• Deine Aufgabe: Bitte beantworte anhand des Leseauszugs über den Polymorph: Wie viele Speicherplätze stehen für eigene Sequenzen bereit?

• Leseauszug:

Jeder Part des Polymorph enthält je einen sechzehnfachen Step-Sequencer, der sich über 8 Potis und 20 Taster bedienen lässt. Direkt zugreifen kann man allerdings zunächst nur auf 8 Schritte, mithilfe des Page-Tasters erreicht man über dieselben Taster dir Schritt 9-16. Das nicht sehr geschmeidig, aber dennoch nach einiger Zeit kein Manko mehr. Die erste Sequenztastererzeile besteht aus der Pitch-Regelung, d. h. die Einstellung der Tonhöhe eines Steps in Halbtonschritten, in der Folge die kontextabhängigen Taster Line 1 -3, mit denen sich bspw. Grenzfrequenz, Tuning, Resonanzwerte etc. ebenso für jeden Schritt bestimmen lassen. So können drastische Klangänderungen innerhalb einer Sequenz realisiert werden, was wirklich mehr als interessant sein kann. Dahinter folgen dann noch 4 Positionstaster zur Editierung einer Sequenz. Links am Rand wird zunächst mit Cycle Length die Anzahl der Schritte bzw. Pattern-Länge eingestellt, maximal 16 sind möglich, wobei alle 4 Parts nicht zwingend in gleicher Länge programmiert sein müssen. Schön ist auch, dass man während einer laufenden Sequenz zu einer anderen schalten kann, ohne Ruckler oder sonstige Aussetzer. Als eine Art Fernbedienung währende einer Live-Darbietung kann ein MIDI-Eingabekeyboard fungieren, sei es, um laufende Sequenzen durch Tastendruck in der Tonhöhe zu verändern oder sei es durch eine Live-Improvisation eines entsprechend adressierten Sounds des Polymorph per Eingabekeyboard.
Werksseitig verfügt der Polymorph bereits über 360 vorgefertigte Sequenzen, für eigene Kreationen warten 50 Speicherplätze darauf gefüllt zu werden. Ein komplettes Arrangement, Setup genannt, kann also aus maximal 4 Parts inkl. deren Sequenzen bestehen, jede (ebenso die Soundauswahl) für sich editierbar durch Tastendruck „Sel 1 – 4“ im Mixerbereich. Die mithilfe des Tempo-Dials gewählte Geschwindigkeit gilt selbstverständlich für alle 4 Parts einheitlich, was anders ja auch so gut wie unbrauchbar wäre.
Das zur damaligen Zeit Reizvolle war sicherlich die Manipulierbarkeit laufender Sequenzen in Echtzeit, also so etwas wie Änderung der Tonhöhen, das Starten einer anderen Sequenz von einem beliebigen Startpunkt aus, das Stummschalten einzelner Steps, das temporäre Einfrieren eines Steps oder das Rückwärtsspielen einer Sequenz. Alle diese Infos können in bis zu 8 sog. Subsets zum dazugehörigen Setup mit abgespeichert werden, das sollte mit Sicherheit ausreichen.

• Einträge zum szenenbasierten Schlussfolgern:

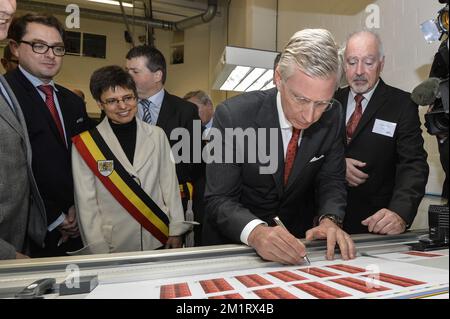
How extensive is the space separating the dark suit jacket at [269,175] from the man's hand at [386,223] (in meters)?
0.10

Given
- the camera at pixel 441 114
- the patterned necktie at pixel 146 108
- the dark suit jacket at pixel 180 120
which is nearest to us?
the camera at pixel 441 114

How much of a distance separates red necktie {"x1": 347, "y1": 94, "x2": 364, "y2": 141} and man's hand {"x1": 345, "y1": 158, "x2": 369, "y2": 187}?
13cm

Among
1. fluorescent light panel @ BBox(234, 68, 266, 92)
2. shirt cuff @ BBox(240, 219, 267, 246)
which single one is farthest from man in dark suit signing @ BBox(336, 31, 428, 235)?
fluorescent light panel @ BBox(234, 68, 266, 92)

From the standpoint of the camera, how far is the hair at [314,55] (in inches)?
39.0

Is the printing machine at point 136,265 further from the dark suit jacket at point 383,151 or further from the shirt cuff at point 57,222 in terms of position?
the shirt cuff at point 57,222

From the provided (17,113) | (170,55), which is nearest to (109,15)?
(170,55)

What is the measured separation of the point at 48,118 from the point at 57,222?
0.45 m

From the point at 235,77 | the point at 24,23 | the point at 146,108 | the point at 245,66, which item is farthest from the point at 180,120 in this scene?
the point at 235,77

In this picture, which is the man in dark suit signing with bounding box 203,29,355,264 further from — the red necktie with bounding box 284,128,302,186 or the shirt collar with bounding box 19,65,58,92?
the shirt collar with bounding box 19,65,58,92

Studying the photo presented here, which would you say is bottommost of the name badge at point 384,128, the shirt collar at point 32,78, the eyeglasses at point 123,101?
the name badge at point 384,128

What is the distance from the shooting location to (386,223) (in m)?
1.11

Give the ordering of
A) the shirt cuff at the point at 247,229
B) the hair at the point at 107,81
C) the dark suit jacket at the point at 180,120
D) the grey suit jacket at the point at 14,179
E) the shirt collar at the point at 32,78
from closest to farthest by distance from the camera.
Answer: the shirt cuff at the point at 247,229, the grey suit jacket at the point at 14,179, the shirt collar at the point at 32,78, the hair at the point at 107,81, the dark suit jacket at the point at 180,120

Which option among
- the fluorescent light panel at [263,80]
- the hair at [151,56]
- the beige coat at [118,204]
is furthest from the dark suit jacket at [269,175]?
the fluorescent light panel at [263,80]

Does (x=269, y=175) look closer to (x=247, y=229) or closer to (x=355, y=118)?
(x=247, y=229)
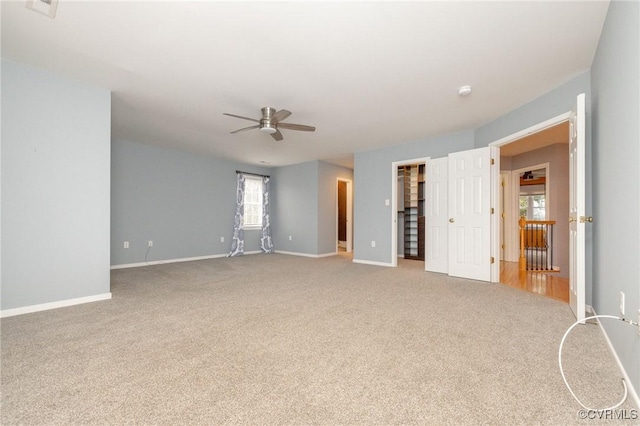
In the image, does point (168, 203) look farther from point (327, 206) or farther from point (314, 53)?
point (314, 53)

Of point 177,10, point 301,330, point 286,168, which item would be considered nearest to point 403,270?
point 301,330

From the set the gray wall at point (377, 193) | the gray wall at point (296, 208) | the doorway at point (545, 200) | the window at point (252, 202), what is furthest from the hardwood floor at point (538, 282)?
the window at point (252, 202)

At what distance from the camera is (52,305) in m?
2.83

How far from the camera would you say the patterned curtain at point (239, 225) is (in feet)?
22.7

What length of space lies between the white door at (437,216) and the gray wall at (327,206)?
8.90ft

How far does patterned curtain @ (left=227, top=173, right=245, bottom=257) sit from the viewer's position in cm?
693

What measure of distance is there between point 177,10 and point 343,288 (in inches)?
131

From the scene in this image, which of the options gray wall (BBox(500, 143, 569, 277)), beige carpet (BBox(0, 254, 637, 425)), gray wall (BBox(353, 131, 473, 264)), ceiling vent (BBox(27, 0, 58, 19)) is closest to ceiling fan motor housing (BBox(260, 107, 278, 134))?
ceiling vent (BBox(27, 0, 58, 19))

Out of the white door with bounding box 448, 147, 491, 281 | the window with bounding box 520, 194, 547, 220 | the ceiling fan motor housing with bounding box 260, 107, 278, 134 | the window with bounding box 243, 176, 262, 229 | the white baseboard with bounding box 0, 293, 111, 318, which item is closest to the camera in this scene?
the white baseboard with bounding box 0, 293, 111, 318

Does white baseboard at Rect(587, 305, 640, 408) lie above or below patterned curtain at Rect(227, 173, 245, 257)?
below

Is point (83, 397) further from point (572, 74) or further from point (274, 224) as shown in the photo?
point (274, 224)

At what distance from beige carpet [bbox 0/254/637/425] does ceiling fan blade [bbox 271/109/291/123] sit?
2.17m

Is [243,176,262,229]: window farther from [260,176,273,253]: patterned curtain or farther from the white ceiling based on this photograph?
the white ceiling

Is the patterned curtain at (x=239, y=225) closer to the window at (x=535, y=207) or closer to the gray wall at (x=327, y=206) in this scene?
the gray wall at (x=327, y=206)
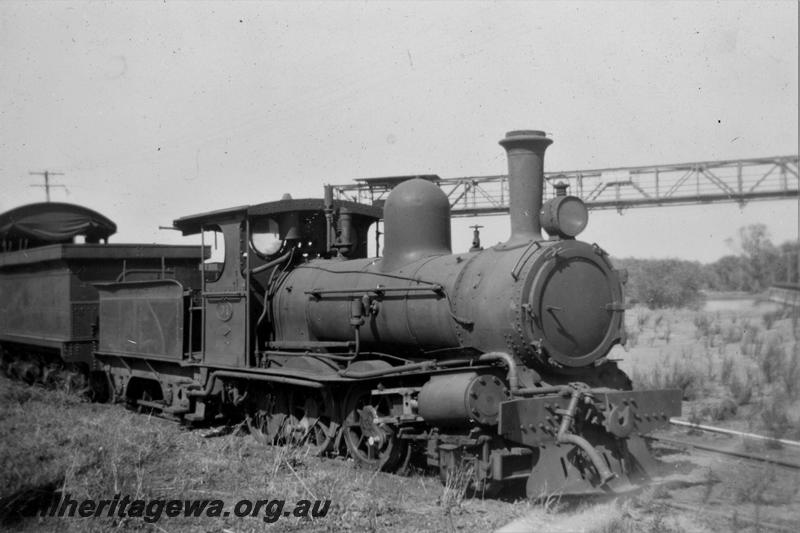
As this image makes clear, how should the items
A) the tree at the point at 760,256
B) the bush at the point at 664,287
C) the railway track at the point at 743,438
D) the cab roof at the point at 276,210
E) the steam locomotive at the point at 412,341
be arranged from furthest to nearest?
the bush at the point at 664,287 → the tree at the point at 760,256 → the cab roof at the point at 276,210 → the railway track at the point at 743,438 → the steam locomotive at the point at 412,341

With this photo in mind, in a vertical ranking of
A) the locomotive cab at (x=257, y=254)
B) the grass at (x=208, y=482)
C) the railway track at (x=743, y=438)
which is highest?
the locomotive cab at (x=257, y=254)

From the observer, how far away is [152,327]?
1159cm

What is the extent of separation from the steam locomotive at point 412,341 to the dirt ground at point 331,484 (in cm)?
34

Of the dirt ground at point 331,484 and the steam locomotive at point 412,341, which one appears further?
the steam locomotive at point 412,341

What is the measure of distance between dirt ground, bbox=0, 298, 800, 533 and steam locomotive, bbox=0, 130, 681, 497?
34cm

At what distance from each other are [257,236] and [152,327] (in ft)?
9.43

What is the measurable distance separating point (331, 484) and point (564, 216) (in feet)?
10.8

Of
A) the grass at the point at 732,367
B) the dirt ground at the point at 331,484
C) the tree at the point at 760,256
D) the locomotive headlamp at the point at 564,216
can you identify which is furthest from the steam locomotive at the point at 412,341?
the tree at the point at 760,256

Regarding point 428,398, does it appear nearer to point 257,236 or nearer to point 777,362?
point 257,236

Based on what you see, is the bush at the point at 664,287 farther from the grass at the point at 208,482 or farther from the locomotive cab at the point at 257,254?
the grass at the point at 208,482

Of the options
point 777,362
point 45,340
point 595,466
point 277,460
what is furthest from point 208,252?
point 777,362

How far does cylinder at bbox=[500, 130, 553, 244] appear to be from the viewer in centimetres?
762

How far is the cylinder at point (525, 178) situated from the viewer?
25.0 ft

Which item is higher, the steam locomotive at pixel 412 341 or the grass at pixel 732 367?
the steam locomotive at pixel 412 341
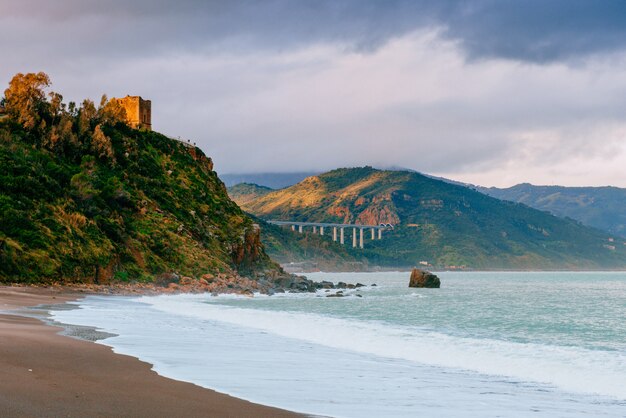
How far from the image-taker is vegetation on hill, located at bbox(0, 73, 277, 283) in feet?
160

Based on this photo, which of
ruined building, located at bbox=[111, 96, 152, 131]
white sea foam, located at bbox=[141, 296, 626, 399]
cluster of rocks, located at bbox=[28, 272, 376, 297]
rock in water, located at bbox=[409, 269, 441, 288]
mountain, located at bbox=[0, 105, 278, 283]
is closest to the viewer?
white sea foam, located at bbox=[141, 296, 626, 399]

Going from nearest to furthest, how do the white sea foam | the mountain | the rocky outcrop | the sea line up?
the sea
the white sea foam
the mountain
the rocky outcrop

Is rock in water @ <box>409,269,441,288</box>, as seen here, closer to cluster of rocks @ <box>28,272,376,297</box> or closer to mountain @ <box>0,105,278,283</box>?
cluster of rocks @ <box>28,272,376,297</box>

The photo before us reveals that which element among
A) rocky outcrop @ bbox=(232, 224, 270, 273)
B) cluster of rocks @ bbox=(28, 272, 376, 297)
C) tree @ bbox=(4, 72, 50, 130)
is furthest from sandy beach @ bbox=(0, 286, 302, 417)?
rocky outcrop @ bbox=(232, 224, 270, 273)

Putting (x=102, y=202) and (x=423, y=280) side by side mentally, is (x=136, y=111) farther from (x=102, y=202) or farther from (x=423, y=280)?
(x=423, y=280)

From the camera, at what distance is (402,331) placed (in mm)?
29875

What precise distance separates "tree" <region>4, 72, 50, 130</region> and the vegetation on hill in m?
0.10

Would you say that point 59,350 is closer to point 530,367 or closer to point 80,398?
point 80,398

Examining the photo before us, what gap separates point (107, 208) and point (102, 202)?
31.6 inches

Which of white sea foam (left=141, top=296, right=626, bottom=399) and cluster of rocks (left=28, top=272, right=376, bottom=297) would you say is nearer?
white sea foam (left=141, top=296, right=626, bottom=399)

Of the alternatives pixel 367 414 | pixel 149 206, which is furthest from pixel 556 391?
pixel 149 206

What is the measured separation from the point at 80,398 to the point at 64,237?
4344 cm

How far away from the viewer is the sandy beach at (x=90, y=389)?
9297 mm

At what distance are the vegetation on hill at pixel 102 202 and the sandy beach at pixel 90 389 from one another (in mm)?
30980
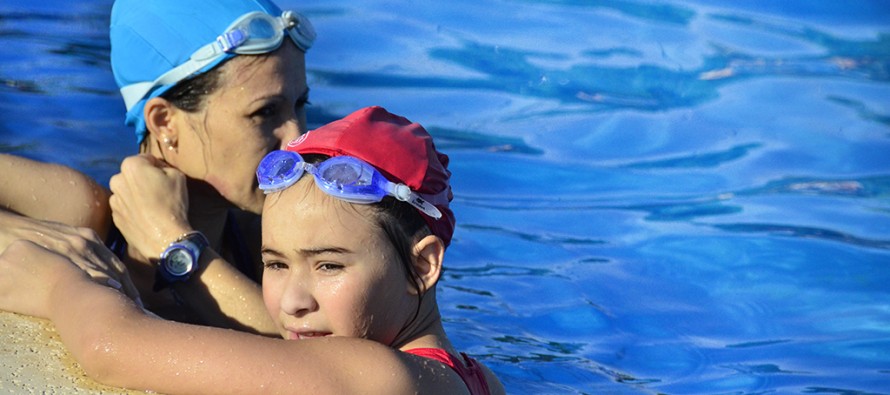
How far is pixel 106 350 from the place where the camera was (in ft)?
11.0

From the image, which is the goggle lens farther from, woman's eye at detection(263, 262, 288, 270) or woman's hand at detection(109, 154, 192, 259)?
woman's hand at detection(109, 154, 192, 259)

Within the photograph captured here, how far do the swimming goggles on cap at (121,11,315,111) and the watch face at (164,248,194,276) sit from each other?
2.56ft

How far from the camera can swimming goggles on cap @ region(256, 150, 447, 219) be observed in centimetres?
360

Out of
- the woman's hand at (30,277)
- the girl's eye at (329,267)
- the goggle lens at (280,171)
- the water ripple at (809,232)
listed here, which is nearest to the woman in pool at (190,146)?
the woman's hand at (30,277)

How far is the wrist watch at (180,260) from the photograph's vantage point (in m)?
4.70

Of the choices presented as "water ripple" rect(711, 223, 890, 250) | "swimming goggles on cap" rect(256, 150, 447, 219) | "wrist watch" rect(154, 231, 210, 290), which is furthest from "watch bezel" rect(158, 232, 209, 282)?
"water ripple" rect(711, 223, 890, 250)

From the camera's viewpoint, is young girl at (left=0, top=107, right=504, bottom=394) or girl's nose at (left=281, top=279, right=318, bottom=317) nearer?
young girl at (left=0, top=107, right=504, bottom=394)

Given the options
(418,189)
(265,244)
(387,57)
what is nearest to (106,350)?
(265,244)

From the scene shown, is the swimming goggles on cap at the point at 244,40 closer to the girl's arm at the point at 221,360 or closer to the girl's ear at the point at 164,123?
the girl's ear at the point at 164,123

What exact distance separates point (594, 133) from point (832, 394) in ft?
11.8

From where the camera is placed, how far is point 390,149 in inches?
146

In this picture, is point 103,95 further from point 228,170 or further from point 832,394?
point 832,394

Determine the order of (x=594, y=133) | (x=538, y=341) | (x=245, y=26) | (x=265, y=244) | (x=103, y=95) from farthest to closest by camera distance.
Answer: (x=594, y=133)
(x=103, y=95)
(x=538, y=341)
(x=245, y=26)
(x=265, y=244)

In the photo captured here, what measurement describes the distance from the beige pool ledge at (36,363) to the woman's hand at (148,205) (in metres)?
0.91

• Richtige Lösung: 50 Speicherplätze.